Maid of Honor and beautiful nurse, Ann Perkins, has bought up all the penis-shaped novelties in three towns. She booked Babe Lincoln, professional historical stripper. But planning a party in honor of the ultimate planner is completely stressing her out. Meanwhile Chris Traeger, literally the Best Man anyone has ever had, is supporting Ben’s choice to have a beer and boardgames bachelor party. And maybe some Homeland on the DVR, if we have enough time.

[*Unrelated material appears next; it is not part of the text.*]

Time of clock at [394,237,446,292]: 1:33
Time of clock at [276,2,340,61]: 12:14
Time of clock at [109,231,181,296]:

**Head canon sidenote: before coming to Pawnee, I don’t think that Ben Wyatt would have called Chris Traeger his best friend. Old Ben drew a line between work and his personal life, and Chris’s status as his coworker would have trumped any familiar relationship they had. Also, thanks to Pawnee and Leslie, Ben’s come to appreciate the unique weirdness in everyone he meets. Thus, the coworkers become true bros. Head canon sidenote complete.**
But the boys can’t compete with a nationally ranked Settlers player and Tom Haverford isn’t going to let Jello Shot’s night go down like that. Andy, Ben, Chris, Ron, Tom, and Jerry move the festivities to Essence, Eagleton’s new “molecular mixology” bar, where Ron is served his drink via a whiskey-infused lotion hand massage. Turns out, none of the married or formerly married among them ever had a true bachelor party. So, new plan: this night is now about all of them, and each bachelor boy gets to pick one thing they want to do.

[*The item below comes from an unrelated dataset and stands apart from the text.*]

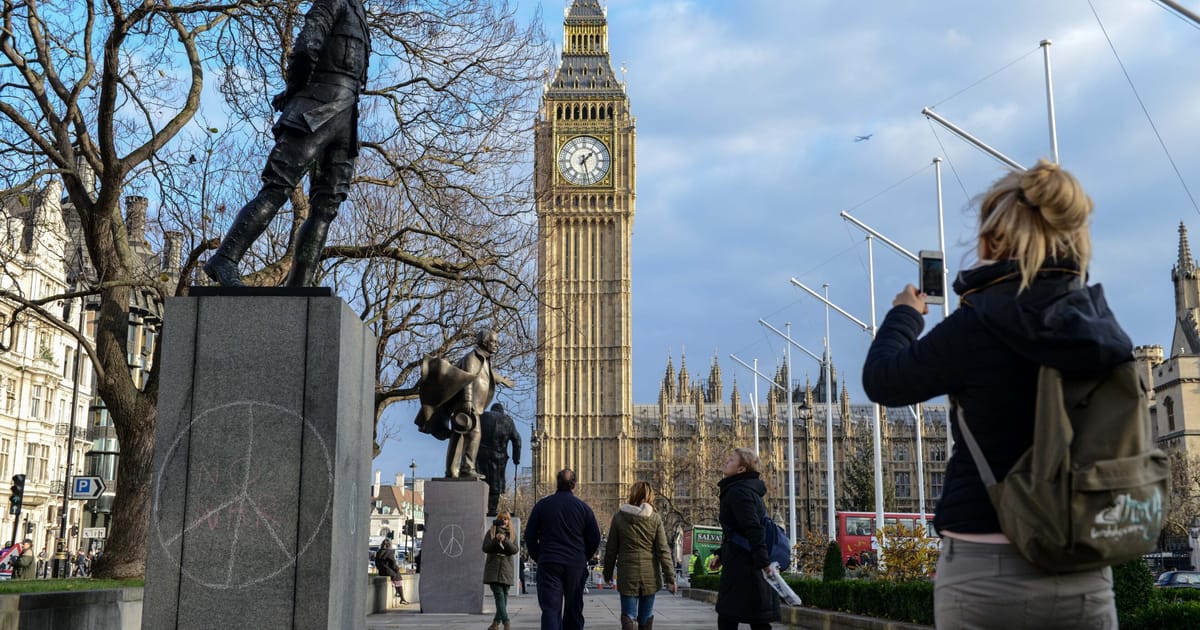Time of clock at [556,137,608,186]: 1:28
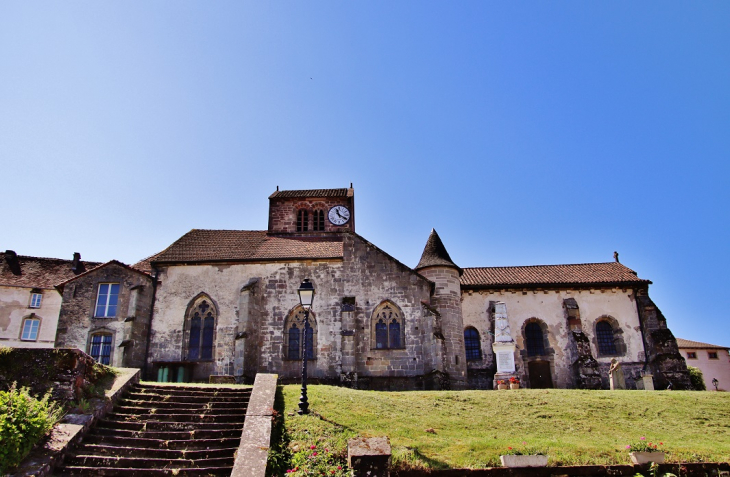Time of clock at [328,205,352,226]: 11:20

Female friendships often take center stage on Parks, so it was a complete joy to watch the boys bonding in this one. Again, Parks avoids the worst of tired and sexist sitcom tropes: These bachelor parties are about the guys celebrating their friends, not mourning their single lives. Tom gets his vaporized drinks. Andy gets to catch a touchdown pass thrown by the Colts’ Andrew Luck. Jerry gets a couple of ice cream cones and called by his actual name. And, of course, Ron gets a steak. With a rasher of bacon on the side. Chris is thrilled just to be the facilitator, but Ben wants to find some way besides a Best Man trophy to thank our lonely fitness guru. Then Pawnee reporter extraordinaire/former hole in the Beslie ship Shauna Mulwae-Tweep shows up, wanting to do a story on the rotating bachelor party. Ben hardly thinks it’s news, but Shauna disagrees. She thinks that people want to read about “a group of good friends, having fun, doing nice things for each other” and that she wants to write about it. (Ahem – practically Parks and Rec‘s reason to exist and brighten up our sad, desperate lives.) A light comes on in Ben’s mind, and he takes Shauna to Chris’s office to get the story – over lunch.

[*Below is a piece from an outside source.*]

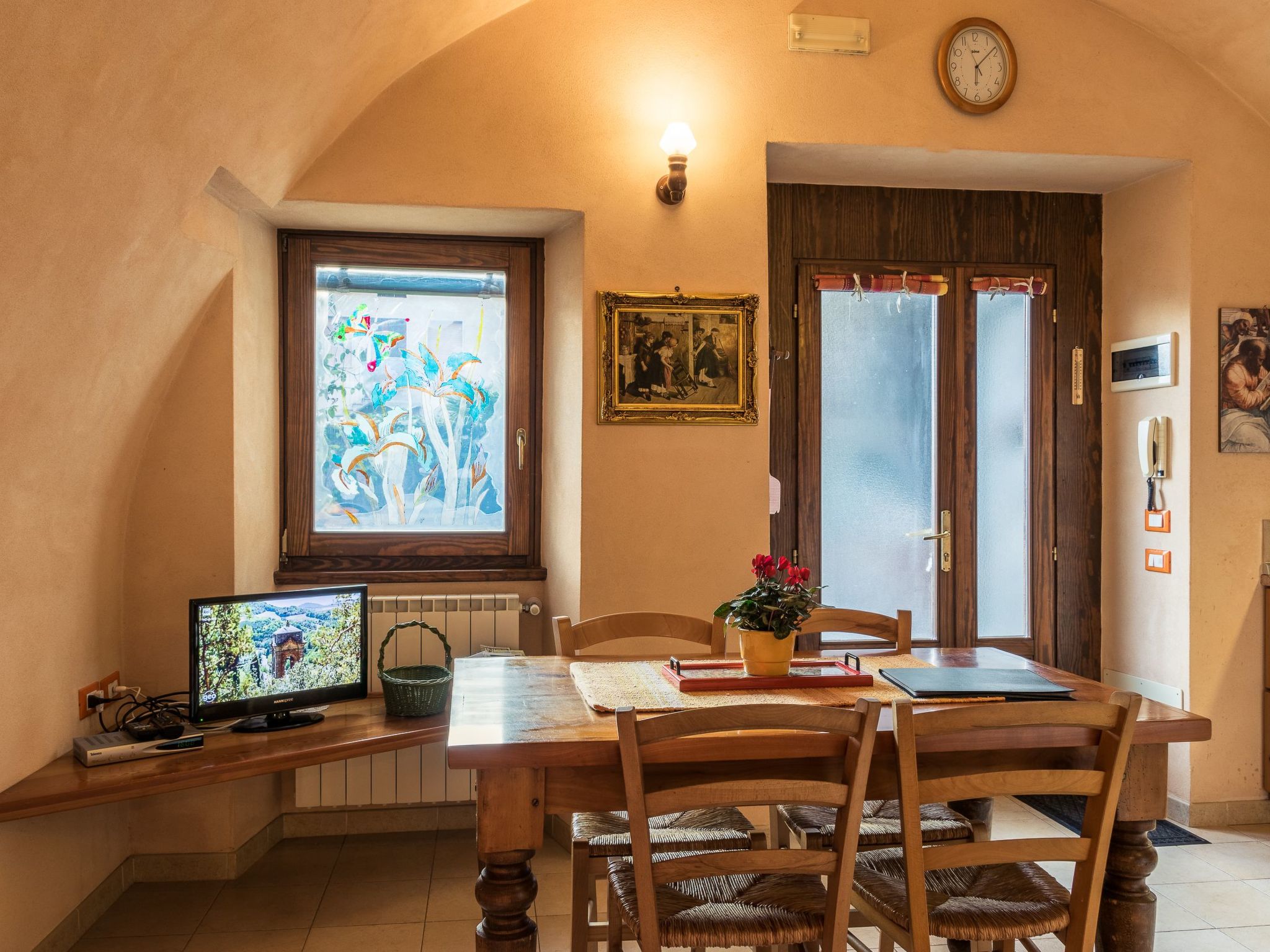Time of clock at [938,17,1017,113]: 6:08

Let’s be real: this episode was all about the boys. I was disappointed with the girls’ storyline, mostly because my hopes for the return of my personal hero Drunk!Leslie were foiled. Of course it’s in character for Leslie to let work ruin her bachelorette party, but her lack of concern for Ann and the rest of her ladyfriends was a reversion to the Steamroller!Leslie of seasons past. None of them want to see another Paunch Burger location in old pit surely, but was it really worth digging Wamapoke artifacts out of the dirt in the middle of the night using penis hats for shovels? Just…Ann worked SO hard! And, sue me, I wanted the girls to have a little fun. On the bright side, now that this story has happened, hopefully the writers won’t let any Pawnee business get in the way of Ben and Leslie’s actual wedding. DON’T YOU DARE TAKE THIS AWAY FROM ME, SCHUR. I NEED THIS.